Work instructions: Will you repeat, word for word, the items below from the one containing "Back view of" through the one containing "a black charger with a cord attached to it", leaving out the pictures?

==== Stored data ====

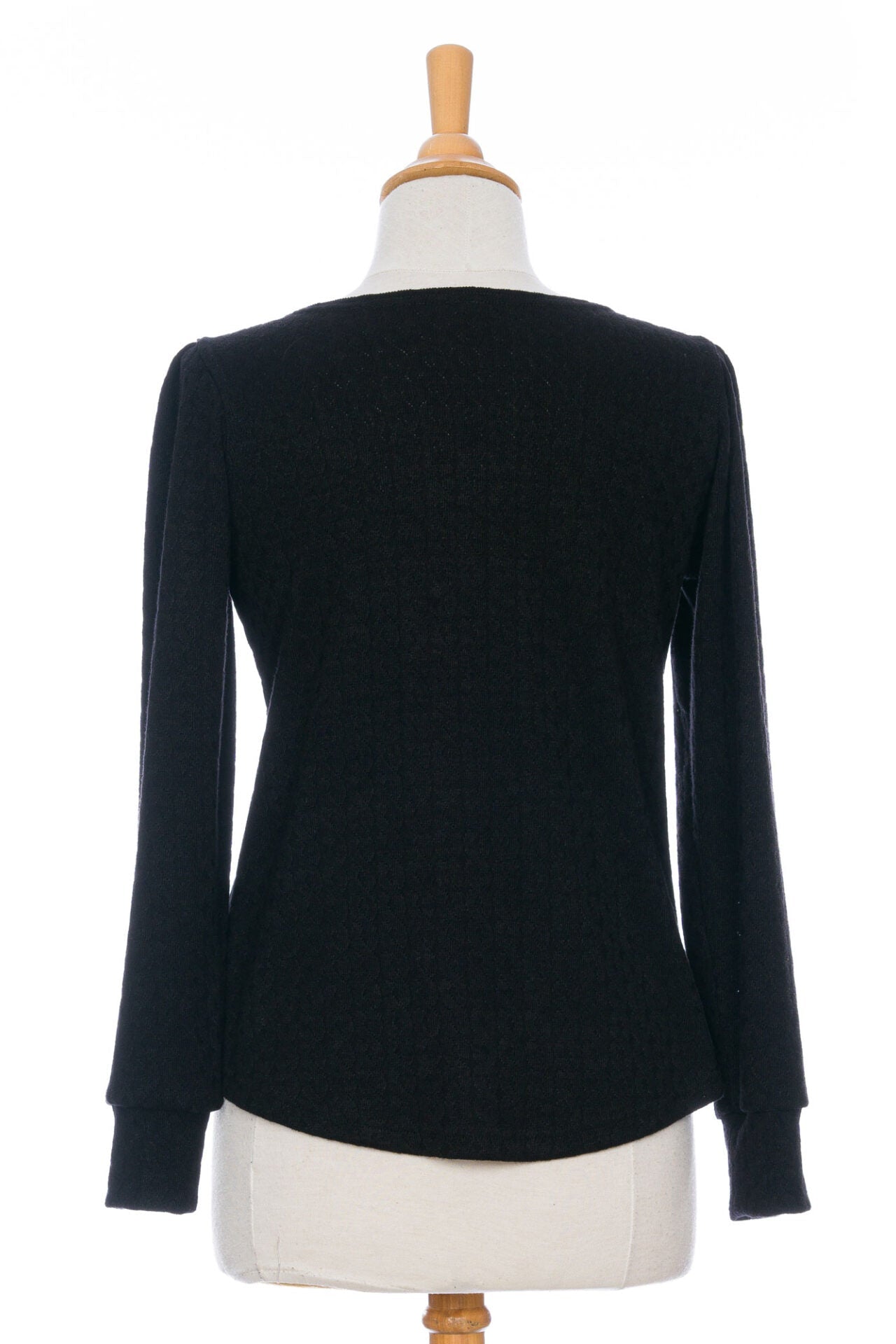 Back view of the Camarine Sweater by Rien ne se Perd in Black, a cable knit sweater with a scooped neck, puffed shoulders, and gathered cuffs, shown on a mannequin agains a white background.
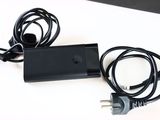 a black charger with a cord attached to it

====
==== Stored data ====

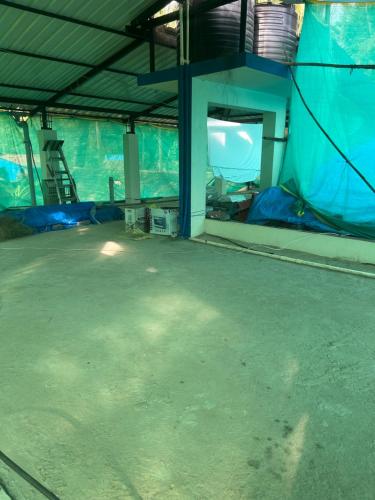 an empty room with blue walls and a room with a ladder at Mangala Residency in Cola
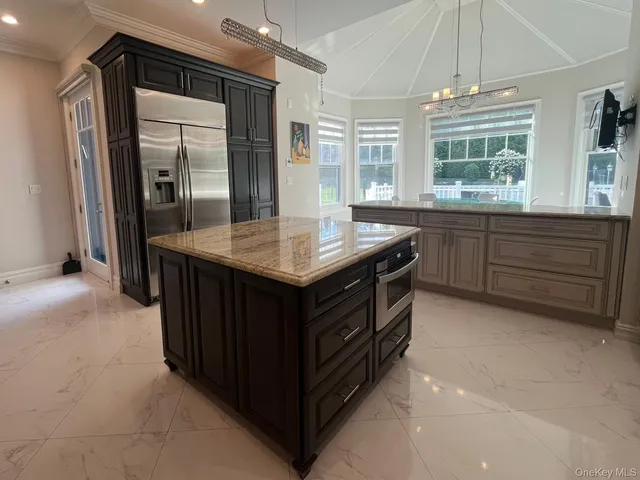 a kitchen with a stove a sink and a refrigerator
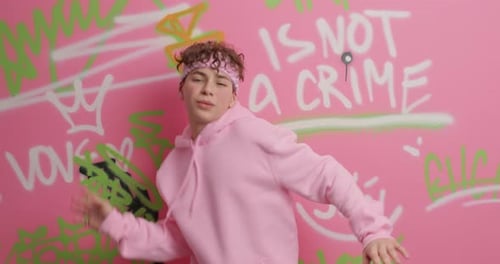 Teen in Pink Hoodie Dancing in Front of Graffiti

====

Solution to the problem:
 Back view of the Camarine Sweater by Rien ne se Perd in Black, a cable knit sweater with a scooped neck, puffed shoulders, and gathered cuffs, shown on a mannequin agains a white background.
 a black charger with a cord attached to it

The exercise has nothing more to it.